Fragmento del texto:
-.-.-

Llevo unos días mirando mi pulsera de lapislázuli. Es simple, sencilla, muy bonita. Los chilenos siempre asumen que la he comprado aquí, porque se precian de que Chile es el único productor de lapislázuli. Pero se equivocan. Hay lapislazuli en otro lugar remoto del planeta. Como llegué a tener una joya de lapislazuli proveniente de ese recóndito país, es una historia que se remonta a mis años de Madrid, cuando estaba en el departamento de recursos humanos del Ministerio, cuando mi vida laboral transcurría en un despacho, sin luz natural y algo decadente, de nuestra sede ministerial en un edificio patrimonial histórico, y consistía muchas veces en horas de teléfono y cientos de correos electrónicos con todas nuestras representaciones en el exterior…

(1)
Yo: Hola Javier, al fin te localizo, nunca contestas al teléfono.
Javier: Bueno, querida, disculpa, estoy en la capital de…, las conexiones no son muy buenas, no son las de Madrid.
Yo: ya lo sé, Javier, soy consciente, y de eso quería hablarte justamente, que hemos recibido queja de Oficialía, que se les han quejado los GEOs, que dicen que pasas de ellos y que sales de paseo por allí como si estuvieras en el Rastro de Madrid
Javier: qué gracia que mi seguridad les preocupe a los GEOs y a Oficialía, te hago ver que esa preocupación es intermitente, y se activa a ratos, concretamente, cuando el Embajador se va de vacaciones y yo quedo de Encargado de Negocios. Cuando soy una simple Segunda Jefatura les toca un pie que me vaya solito a pasear…
Yo: tampoco es así, Javier,  son los protocolos de seguridad establecidos, el titular máximo de la representación está particularmente amenazado y de ahí la necesidad de la escolta personal
Javier: ¿te estás escuchando? Mi cuello es el mismo que cuando soy Segunda Jefatura, no se hace de oro cuando me quedo de Enai, es ridículo que solo le preocupe entonces a los GEOs
Yo: tu cuello les preocupa siempre, y particularmente cuando ven que te has largado a pasear por ahí sin consultarles, al mercado que te fuiste el otro día, que me han contado…
Javier: caray, para eso sí que sirven nuestros servicios de información, para contarte que estuve haciendo mandados, salí a hacer la compra, qué pasa, tenía la nevera vacía, me gusta comer, incluso aquí en…, incluso cuando no estoy de Encargado de Negocios, cuando soy una simple Segunda Jefatura…
Yo: mira Javier, que te den, ¿vale?

(2)
Yo: Hola Javier, yo de nuevo, tengo a tu operador de cifra atrincherado en la puerta de mi despacho
Javier: Ex-operador, lo habéis cesado, ¿no te acuerdas?
Yo: ¡claro que me acuerdo! lo hemos cesado porque no parabais de quejaros
Javier: y no parábamos de quejarnos porque era un inútil, menudo mastuerzo que nos habíais enviado…
Yo: Javier, el tema es que nadie le ha dicho que está cesado, así que vino a buscar su billete de vuelta a… tras su licencia, y se encuentra con la noticia, ¿no se lo podíais haber dicho?

-.-.-

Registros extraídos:

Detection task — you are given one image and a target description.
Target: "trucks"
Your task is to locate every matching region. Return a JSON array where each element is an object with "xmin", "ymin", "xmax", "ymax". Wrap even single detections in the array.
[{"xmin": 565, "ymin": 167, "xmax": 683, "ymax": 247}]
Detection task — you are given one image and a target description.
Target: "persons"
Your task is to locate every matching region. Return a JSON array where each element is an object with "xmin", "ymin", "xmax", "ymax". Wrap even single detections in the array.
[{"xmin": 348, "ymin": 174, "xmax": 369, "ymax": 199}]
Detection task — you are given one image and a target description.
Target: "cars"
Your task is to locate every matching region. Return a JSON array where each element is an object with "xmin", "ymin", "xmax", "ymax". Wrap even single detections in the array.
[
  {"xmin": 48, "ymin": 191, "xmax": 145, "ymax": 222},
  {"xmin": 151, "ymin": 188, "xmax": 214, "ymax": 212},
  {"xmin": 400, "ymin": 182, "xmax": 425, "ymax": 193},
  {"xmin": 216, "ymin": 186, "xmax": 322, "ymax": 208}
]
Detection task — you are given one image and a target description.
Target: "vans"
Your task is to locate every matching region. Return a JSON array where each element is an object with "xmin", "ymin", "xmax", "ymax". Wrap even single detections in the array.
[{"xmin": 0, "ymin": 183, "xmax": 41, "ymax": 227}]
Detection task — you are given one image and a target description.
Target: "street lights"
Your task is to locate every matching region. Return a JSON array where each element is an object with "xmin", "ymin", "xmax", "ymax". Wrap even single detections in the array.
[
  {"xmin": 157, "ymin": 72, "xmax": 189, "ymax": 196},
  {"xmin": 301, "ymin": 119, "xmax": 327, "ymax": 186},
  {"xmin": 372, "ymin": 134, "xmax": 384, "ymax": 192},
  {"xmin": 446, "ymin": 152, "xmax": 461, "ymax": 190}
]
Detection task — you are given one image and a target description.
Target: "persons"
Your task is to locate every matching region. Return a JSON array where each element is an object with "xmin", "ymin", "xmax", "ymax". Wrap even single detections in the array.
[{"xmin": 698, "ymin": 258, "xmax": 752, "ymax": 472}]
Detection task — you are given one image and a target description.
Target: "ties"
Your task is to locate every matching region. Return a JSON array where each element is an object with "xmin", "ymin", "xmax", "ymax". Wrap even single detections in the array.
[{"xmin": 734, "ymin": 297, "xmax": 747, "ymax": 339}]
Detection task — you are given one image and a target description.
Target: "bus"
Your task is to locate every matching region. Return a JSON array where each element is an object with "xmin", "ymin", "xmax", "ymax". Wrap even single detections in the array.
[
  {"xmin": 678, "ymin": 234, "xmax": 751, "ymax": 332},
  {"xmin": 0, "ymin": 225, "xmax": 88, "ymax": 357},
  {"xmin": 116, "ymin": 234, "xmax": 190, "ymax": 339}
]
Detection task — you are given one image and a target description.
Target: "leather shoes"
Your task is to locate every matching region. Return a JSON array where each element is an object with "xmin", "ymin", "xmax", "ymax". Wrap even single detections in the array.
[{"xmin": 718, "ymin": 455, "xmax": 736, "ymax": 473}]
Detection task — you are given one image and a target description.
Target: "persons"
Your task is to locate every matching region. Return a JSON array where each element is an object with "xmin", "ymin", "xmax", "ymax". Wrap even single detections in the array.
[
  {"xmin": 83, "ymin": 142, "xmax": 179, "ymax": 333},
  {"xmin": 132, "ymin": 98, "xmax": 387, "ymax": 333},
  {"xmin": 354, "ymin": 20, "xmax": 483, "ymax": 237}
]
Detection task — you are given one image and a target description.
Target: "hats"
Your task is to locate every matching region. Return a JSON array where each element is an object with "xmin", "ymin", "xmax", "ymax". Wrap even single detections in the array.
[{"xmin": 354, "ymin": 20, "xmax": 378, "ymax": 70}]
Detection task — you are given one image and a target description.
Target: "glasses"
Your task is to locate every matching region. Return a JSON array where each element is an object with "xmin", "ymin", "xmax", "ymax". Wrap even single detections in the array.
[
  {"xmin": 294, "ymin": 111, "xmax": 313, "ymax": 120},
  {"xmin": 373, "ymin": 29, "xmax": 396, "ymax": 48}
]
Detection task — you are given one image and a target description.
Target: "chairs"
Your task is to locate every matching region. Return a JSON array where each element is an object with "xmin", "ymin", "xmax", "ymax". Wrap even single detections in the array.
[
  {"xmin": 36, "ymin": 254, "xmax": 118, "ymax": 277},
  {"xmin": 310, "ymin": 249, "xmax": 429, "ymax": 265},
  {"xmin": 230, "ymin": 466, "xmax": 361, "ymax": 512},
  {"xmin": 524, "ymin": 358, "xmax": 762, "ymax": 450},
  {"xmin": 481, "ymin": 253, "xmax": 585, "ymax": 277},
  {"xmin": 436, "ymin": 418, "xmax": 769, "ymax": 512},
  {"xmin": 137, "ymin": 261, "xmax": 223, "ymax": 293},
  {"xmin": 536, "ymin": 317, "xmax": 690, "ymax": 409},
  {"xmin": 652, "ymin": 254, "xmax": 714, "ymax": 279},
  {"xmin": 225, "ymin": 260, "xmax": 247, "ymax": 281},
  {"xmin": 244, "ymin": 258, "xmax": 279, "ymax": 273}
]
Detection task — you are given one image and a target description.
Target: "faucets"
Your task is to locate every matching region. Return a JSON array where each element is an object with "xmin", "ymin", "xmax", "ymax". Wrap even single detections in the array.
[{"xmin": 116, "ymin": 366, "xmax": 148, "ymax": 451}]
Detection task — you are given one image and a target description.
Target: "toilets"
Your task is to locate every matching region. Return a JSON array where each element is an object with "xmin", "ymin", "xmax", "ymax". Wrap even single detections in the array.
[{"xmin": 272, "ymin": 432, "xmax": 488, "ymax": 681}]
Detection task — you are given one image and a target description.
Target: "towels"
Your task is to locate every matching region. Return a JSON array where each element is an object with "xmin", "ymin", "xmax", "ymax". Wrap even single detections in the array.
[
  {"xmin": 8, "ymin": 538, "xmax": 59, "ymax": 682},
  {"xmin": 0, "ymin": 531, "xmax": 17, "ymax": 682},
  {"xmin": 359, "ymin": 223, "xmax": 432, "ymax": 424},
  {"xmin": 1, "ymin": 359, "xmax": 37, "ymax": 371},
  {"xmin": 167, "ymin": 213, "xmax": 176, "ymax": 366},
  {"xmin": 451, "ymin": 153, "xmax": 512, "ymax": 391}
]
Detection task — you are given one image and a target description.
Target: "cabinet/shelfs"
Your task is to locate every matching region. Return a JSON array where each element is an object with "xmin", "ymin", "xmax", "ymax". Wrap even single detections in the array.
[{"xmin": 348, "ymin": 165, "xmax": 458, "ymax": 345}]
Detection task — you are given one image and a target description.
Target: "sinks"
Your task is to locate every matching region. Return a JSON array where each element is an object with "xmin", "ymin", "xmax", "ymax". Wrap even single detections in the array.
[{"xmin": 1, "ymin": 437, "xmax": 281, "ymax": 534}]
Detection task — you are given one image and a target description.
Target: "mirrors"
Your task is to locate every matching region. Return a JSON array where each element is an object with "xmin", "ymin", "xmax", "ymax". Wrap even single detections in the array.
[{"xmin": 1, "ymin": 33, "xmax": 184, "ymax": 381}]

-.-.-

Instrucciones: Repite sin cambios el tramo del texto sobre la pulsera de lapislázuli que va desde "Yo: Hola Javier, al" hasta "las de Madrid.", ambos incluidos. El material es independiente del fragmento del texto.

Respuesta escrita:
Yo: Hola Javier, al fin te localizo, nunca contestas al teléfono.
Javier: Bueno, querida, disculpa, estoy en la capital de…, las conexiones no son muy buenas, no son las de Madrid.